◆ EXCERPTED RECORDS
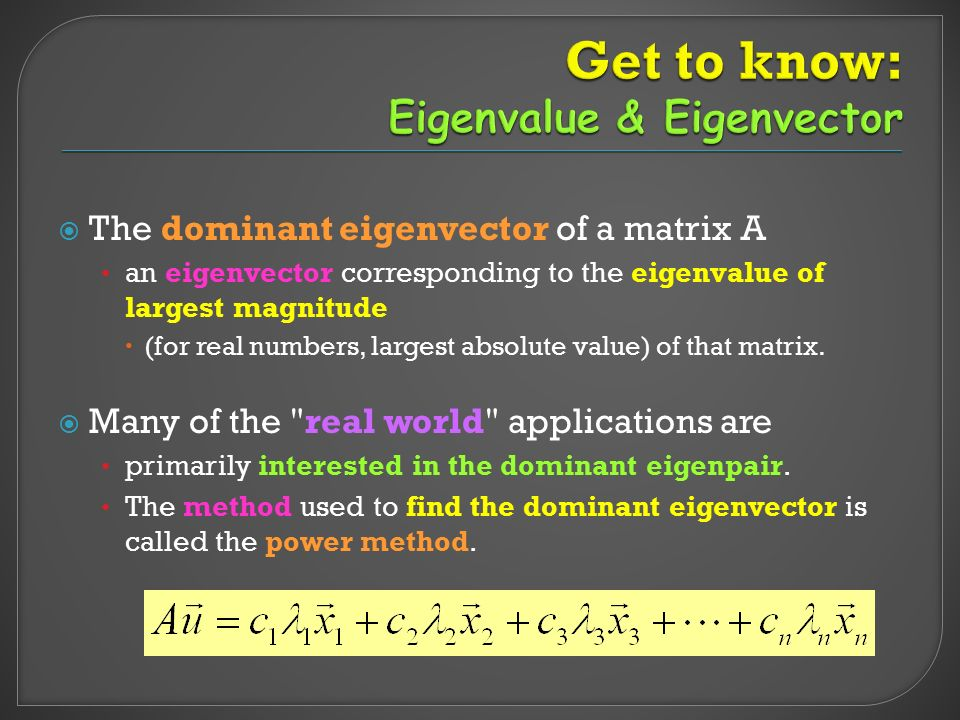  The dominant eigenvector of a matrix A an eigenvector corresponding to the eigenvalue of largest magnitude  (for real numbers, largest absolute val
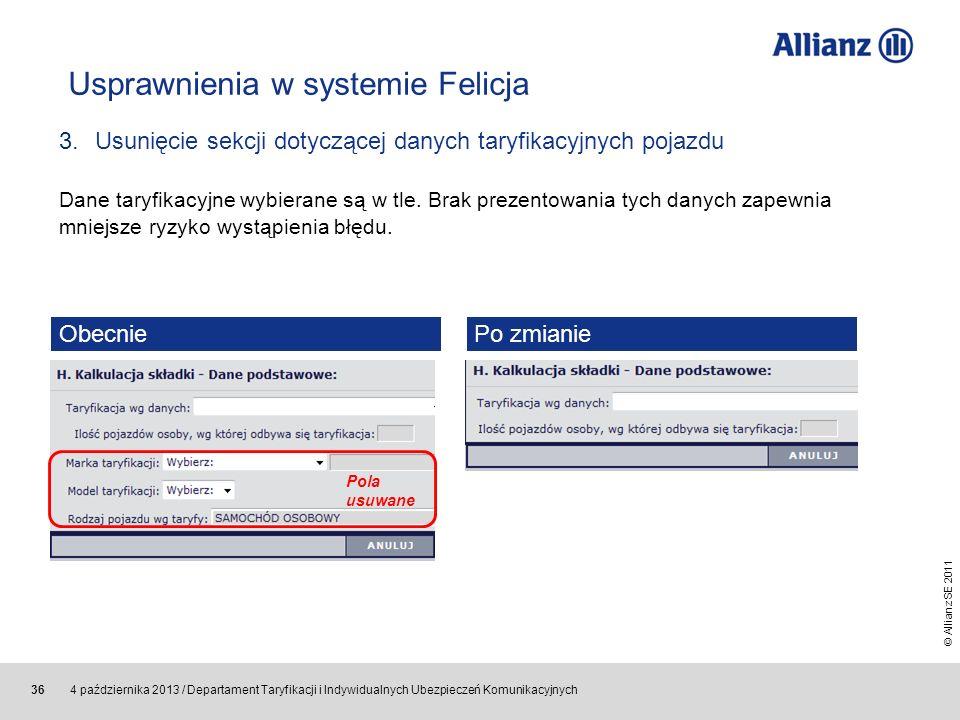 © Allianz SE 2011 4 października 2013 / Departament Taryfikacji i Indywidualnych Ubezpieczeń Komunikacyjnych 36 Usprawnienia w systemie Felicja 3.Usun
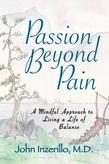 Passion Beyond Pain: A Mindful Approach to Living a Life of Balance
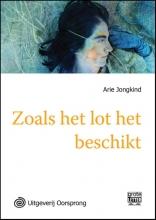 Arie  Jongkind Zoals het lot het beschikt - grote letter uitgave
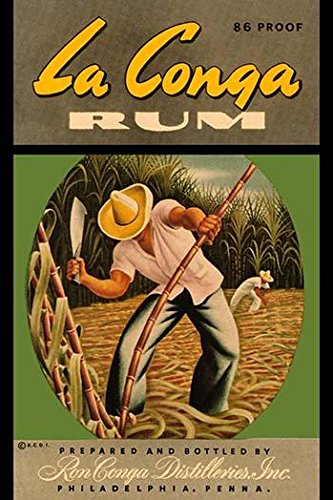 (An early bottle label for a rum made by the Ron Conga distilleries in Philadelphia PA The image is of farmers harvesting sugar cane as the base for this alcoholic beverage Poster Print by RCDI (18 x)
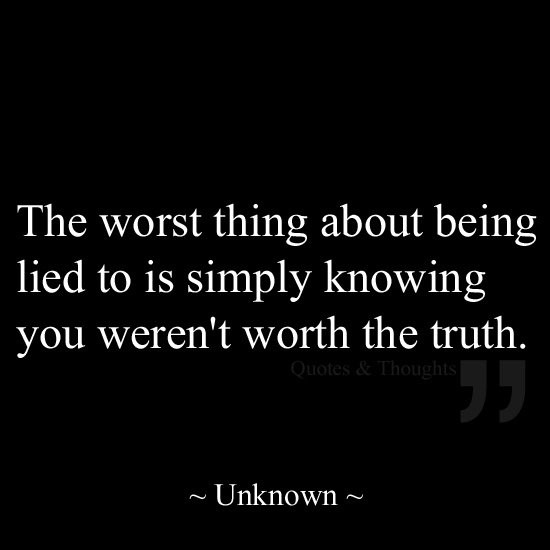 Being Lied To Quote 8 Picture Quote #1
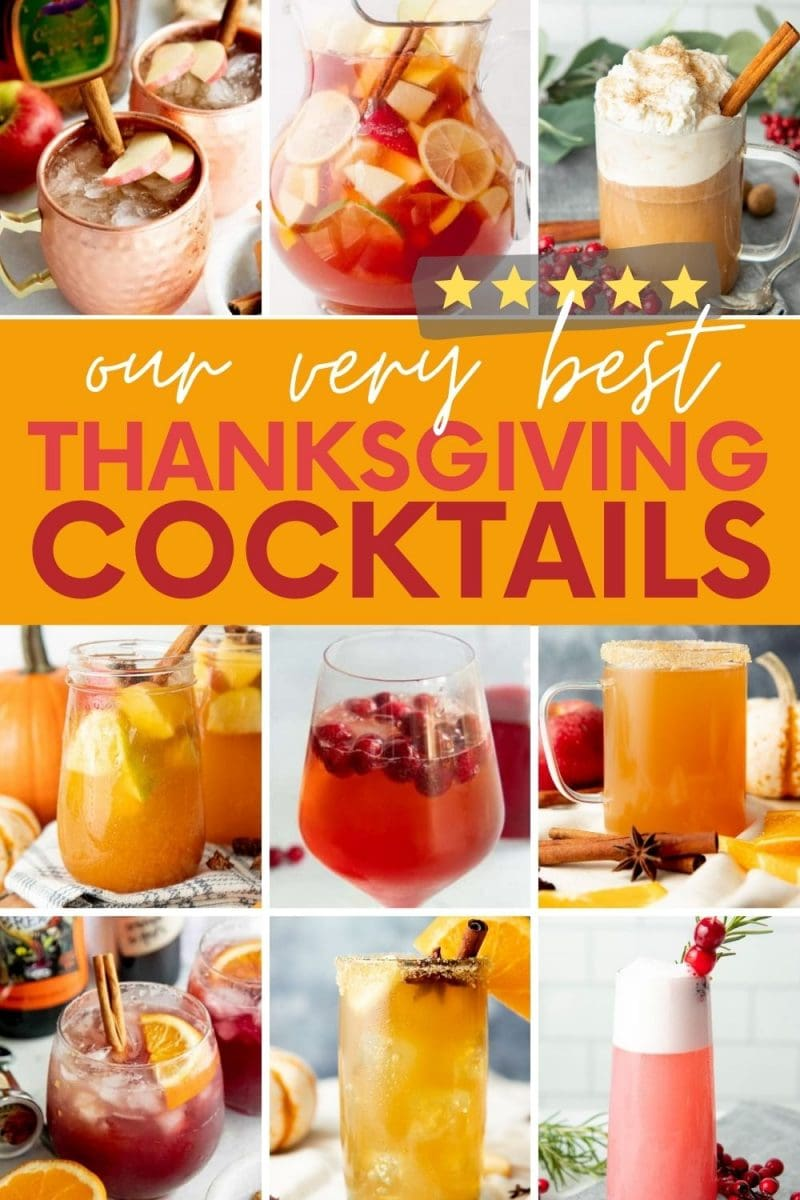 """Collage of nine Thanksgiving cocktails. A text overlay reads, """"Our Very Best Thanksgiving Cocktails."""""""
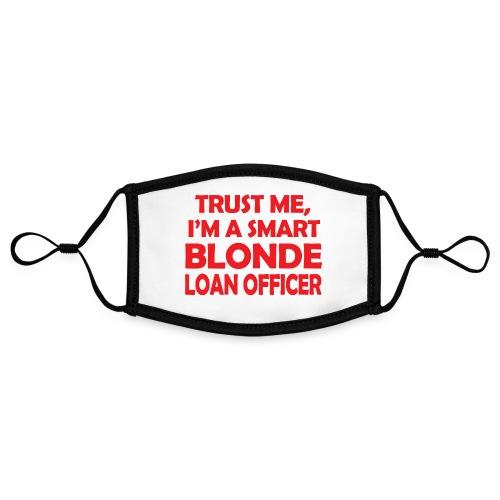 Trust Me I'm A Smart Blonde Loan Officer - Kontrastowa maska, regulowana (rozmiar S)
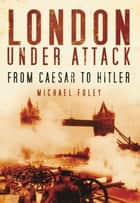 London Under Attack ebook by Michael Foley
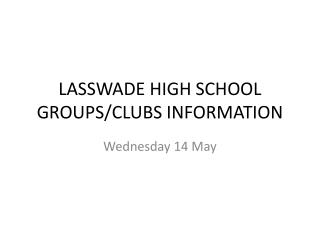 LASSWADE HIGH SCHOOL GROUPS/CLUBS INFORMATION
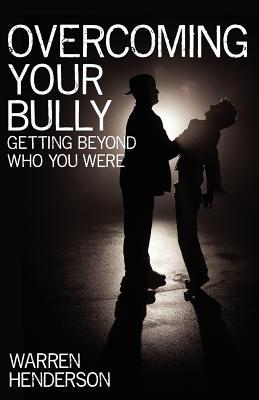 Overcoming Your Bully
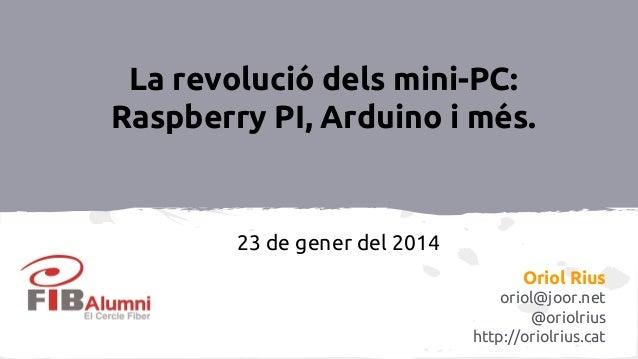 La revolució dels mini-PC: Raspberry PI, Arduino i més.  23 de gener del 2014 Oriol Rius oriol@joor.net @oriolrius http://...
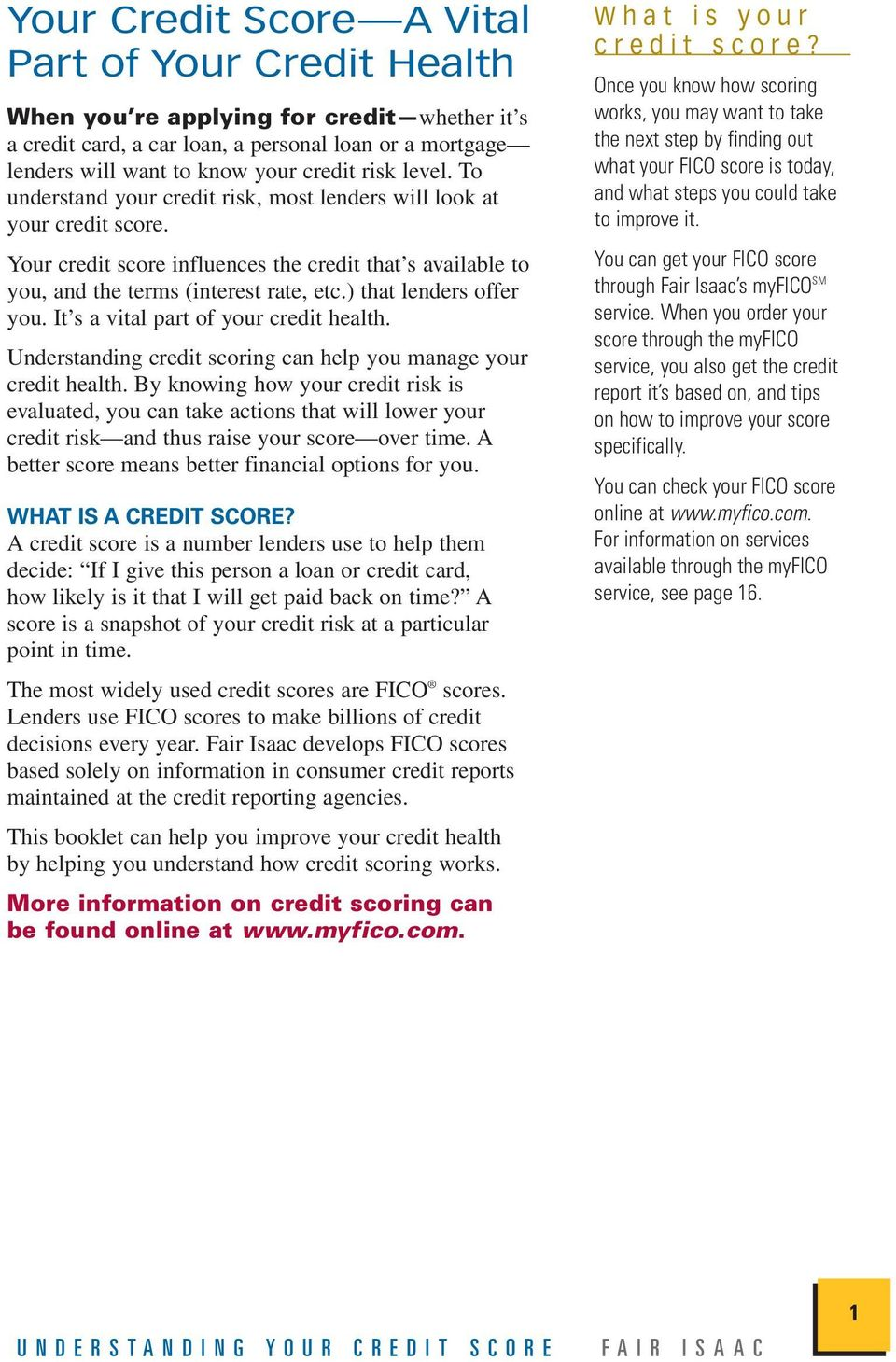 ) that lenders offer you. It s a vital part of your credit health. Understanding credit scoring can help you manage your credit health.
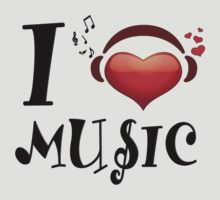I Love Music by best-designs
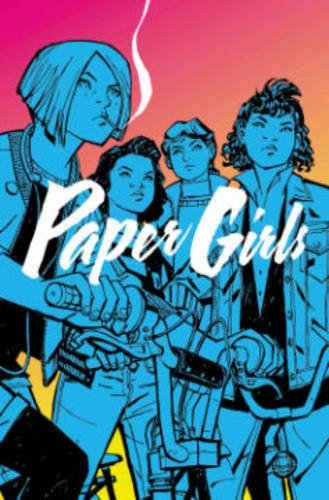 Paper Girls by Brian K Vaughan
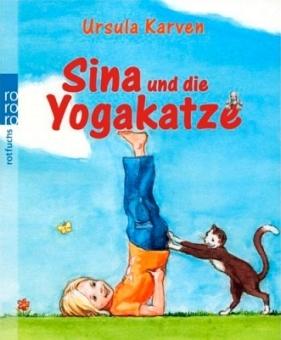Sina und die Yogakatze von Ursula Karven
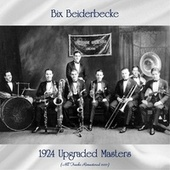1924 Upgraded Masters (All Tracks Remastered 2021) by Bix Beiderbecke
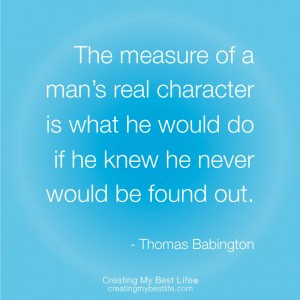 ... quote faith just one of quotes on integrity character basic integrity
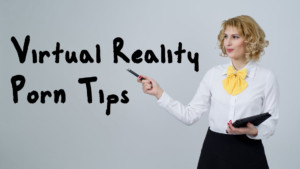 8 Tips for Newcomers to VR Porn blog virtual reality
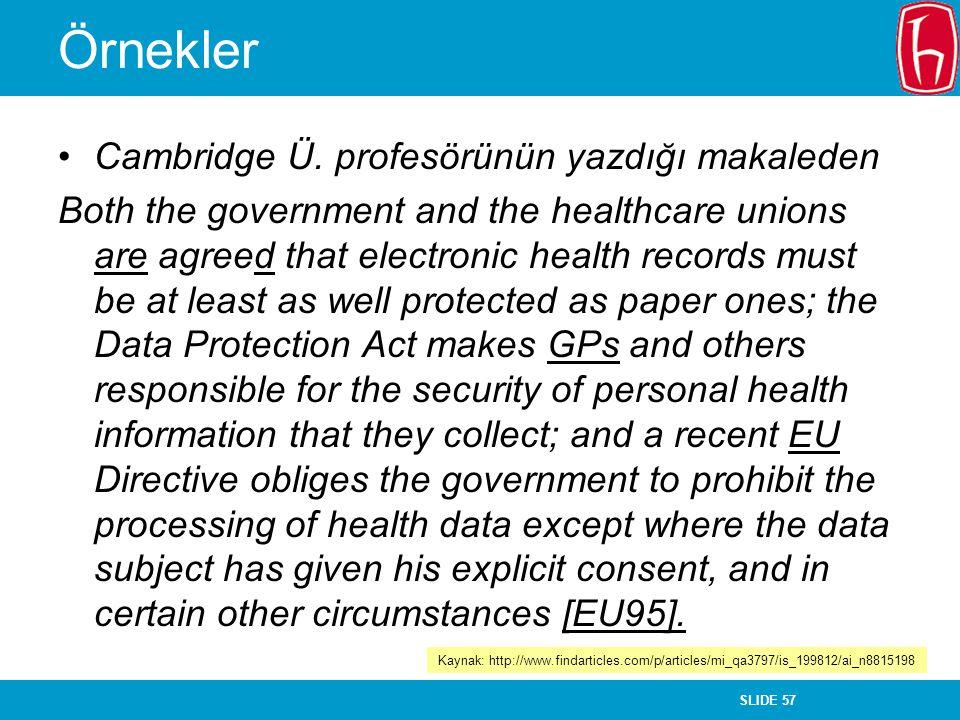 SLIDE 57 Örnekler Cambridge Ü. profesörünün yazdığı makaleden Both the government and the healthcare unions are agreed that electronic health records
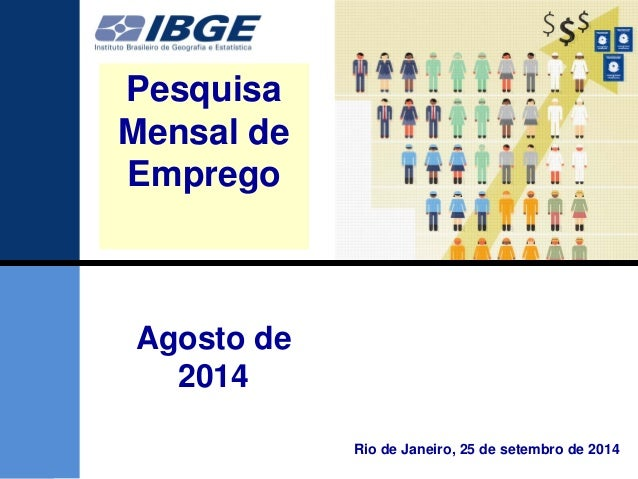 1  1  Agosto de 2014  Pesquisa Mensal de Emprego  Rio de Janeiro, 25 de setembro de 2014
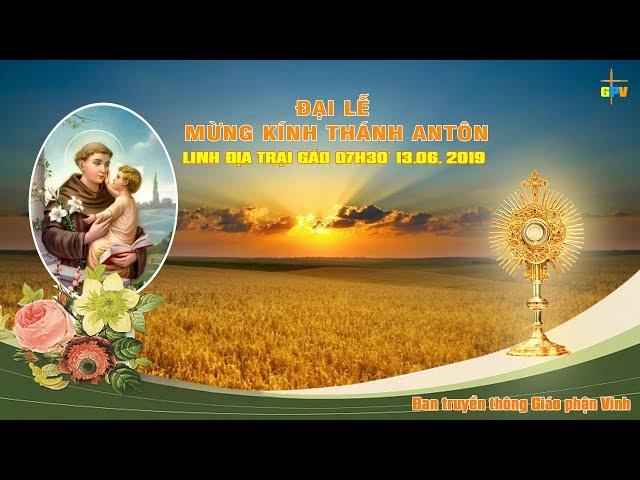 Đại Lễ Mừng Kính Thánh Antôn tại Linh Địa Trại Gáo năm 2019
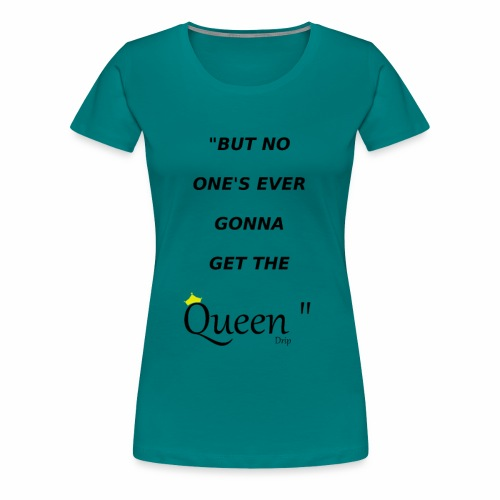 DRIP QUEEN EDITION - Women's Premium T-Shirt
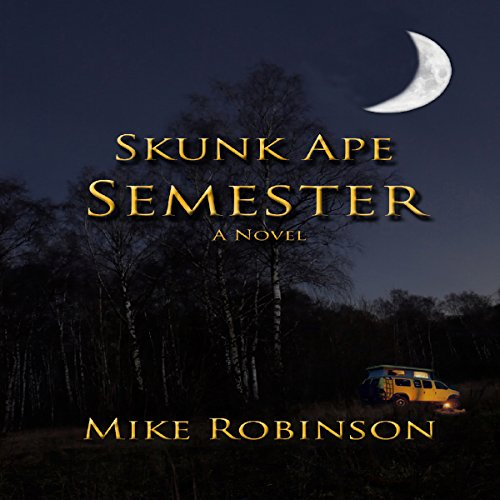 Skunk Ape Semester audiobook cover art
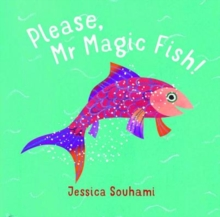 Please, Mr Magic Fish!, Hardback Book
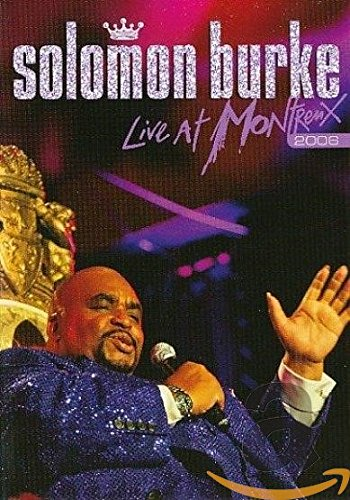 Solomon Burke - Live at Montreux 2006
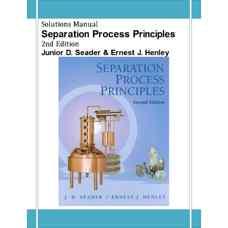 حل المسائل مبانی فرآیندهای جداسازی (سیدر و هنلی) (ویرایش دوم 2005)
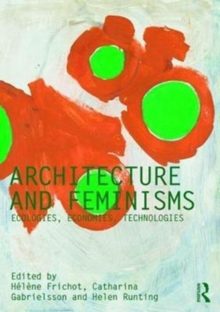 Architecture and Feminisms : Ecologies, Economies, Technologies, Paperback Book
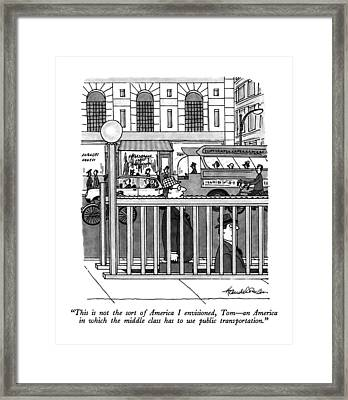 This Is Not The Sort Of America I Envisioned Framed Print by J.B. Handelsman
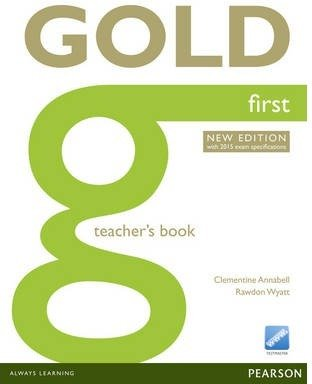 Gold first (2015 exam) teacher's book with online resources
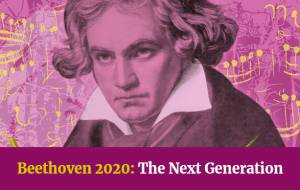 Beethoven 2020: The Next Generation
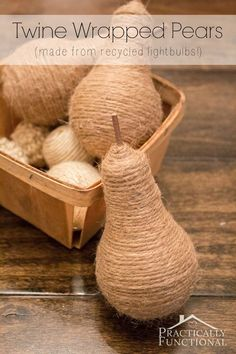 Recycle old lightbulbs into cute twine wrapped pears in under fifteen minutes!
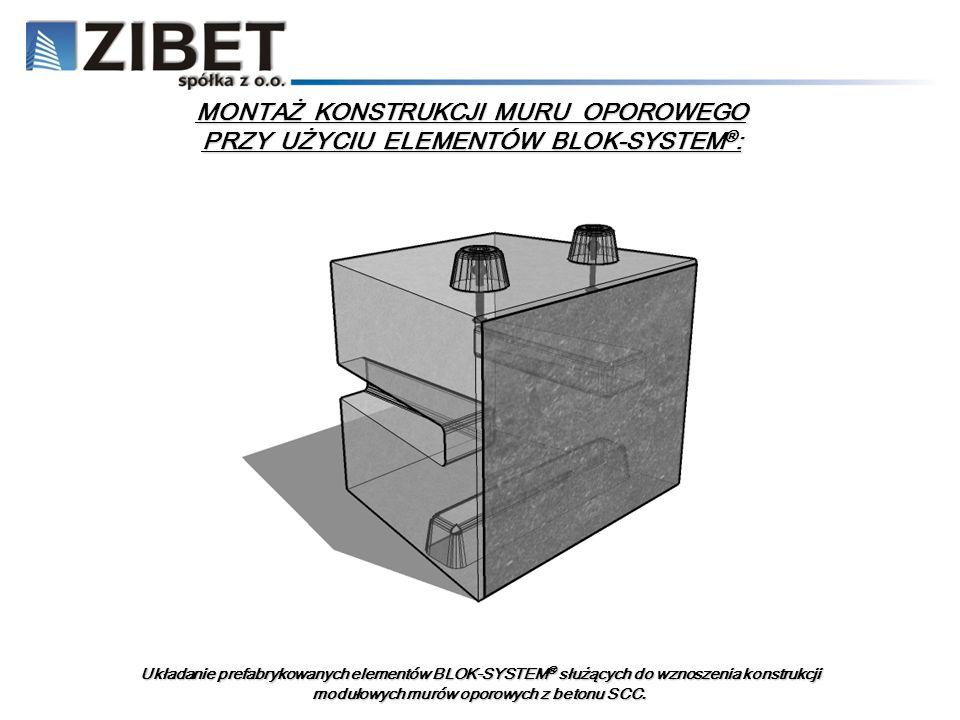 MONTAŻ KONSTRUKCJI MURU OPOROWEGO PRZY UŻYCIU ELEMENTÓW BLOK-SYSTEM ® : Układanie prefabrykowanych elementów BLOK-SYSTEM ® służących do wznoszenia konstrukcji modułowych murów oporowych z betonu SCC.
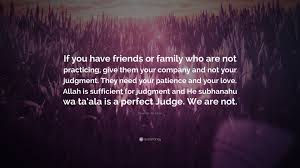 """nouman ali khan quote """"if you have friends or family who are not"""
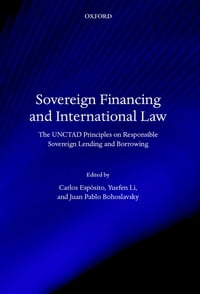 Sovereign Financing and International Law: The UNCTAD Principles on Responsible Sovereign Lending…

◆ YOUR GOAL
Could you repeat all of the data exactly, minus the pictures?

◆ WRITTEN ANSWER
  The dominant eigenvector of a matrix A an eigenvector corresponding to the eigenvalue of largest magnitude  (for real numbers, largest absolute val
 © Allianz SE 2011 4 października 2013 / Departament Taryfikacji i Indywidualnych Ubezpieczeń Komunikacyjnych 36 Usprawnienia w systemie Felicja 3.Usun
 Passion Beyond Pain: A Mindful Approach to Living a Life of Balance
 Arie  Jongkind Zoals het lot het beschikt - grote letter uitgave
 (An early bottle label for a rum made by the Ron Conga distilleries in Philadelphia PA The image is of farmers harvesting sugar cane as the base for this alcoholic beverage Poster Print by RCDI (18 x)
 Being Lied To Quote 8 Picture Quote #1
 """Collage of nine Thanksgiving cocktails. A text overlay reads, """"Our Very Best Thanksgiving Cocktails."""""""
 Trust Me I'm A Smart Blonde Loan Officer - Kontrastowa maska, regulowana (rozmiar S)
 London Under Attack ebook by Michael Foley
 LASSWADE HIGH SCHOOL GROUPS/CLUBS INFORMATION
 Overcoming Your Bully
 La revolució dels mini-PC: Raspberry PI, Arduino i més.  23 de gener del 2014 Oriol Rius oriol@joor.net @oriolrius http://...
 ) that lenders offer you. It s a vital part of your credit health. Understanding credit scoring can help you manage your credit health.
I Love Music by best-designs
 Paper Girls by Brian K Vaughan
Sina und die Yogakatze von Ursula Karven
1924 Upgraded Masters (All Tracks Remastered 2021) by Bix Beiderbecke
 ... quote faith just one of quotes on integrity character basic integrity
 8 Tips for Newcomers to VR Porn blog virtual reality
 SLIDE 57 Örnekler Cambridge Ü. profesörünün yazdığı makaleden Both the government and the healthcare unions are agreed that electronic health records
 1  1  Agosto de 2014  Pesquisa Mensal de Emprego  Rio de Janeiro, 25 de setembro de 2014
 Đại Lễ Mừng Kính Thánh Antôn tại Linh Địa Trại Gáo năm 2019
 DRIP QUEEN EDITION - Women's Premium T-Shirt
 Skunk Ape Semester audiobook cover art
 Please, Mr Magic Fish!, Hardback Book
 Solomon Burke - Live at Montreux 2006
 حل المسائل مبانی فرآیندهای جداسازی (سیدر و هنلی) (ویرایش دوم 2005)
 Architecture and Feminisms : Ecologies, Economies, Technologies, Paperback Book
 This Is Not The Sort Of America I Envisioned Framed Print by J.B. Handelsman
 Gold first (2015 exam) teacher's book with online resources
 Beethoven 2020: The Next Generation
 Recycle old lightbulbs into cute twine wrapped pears in under fifteen minutes!
 MONTAŻ KONSTRUKCJI MURU OPOROWEGO PRZY UŻYCIU ELEMENTÓW BLOK-SYSTEM ® : Układanie prefabrykowanych elementów BLOK-SYSTEM ® służących do wznoszenia konstrukcji modułowych murów oporowych z betonu SCC.
 """nouman ali khan quote """"if you have friends or family who are not"""
 Sovereign Financing and International Law: The UNCTAD Principles on Responsible Sovereign Lending…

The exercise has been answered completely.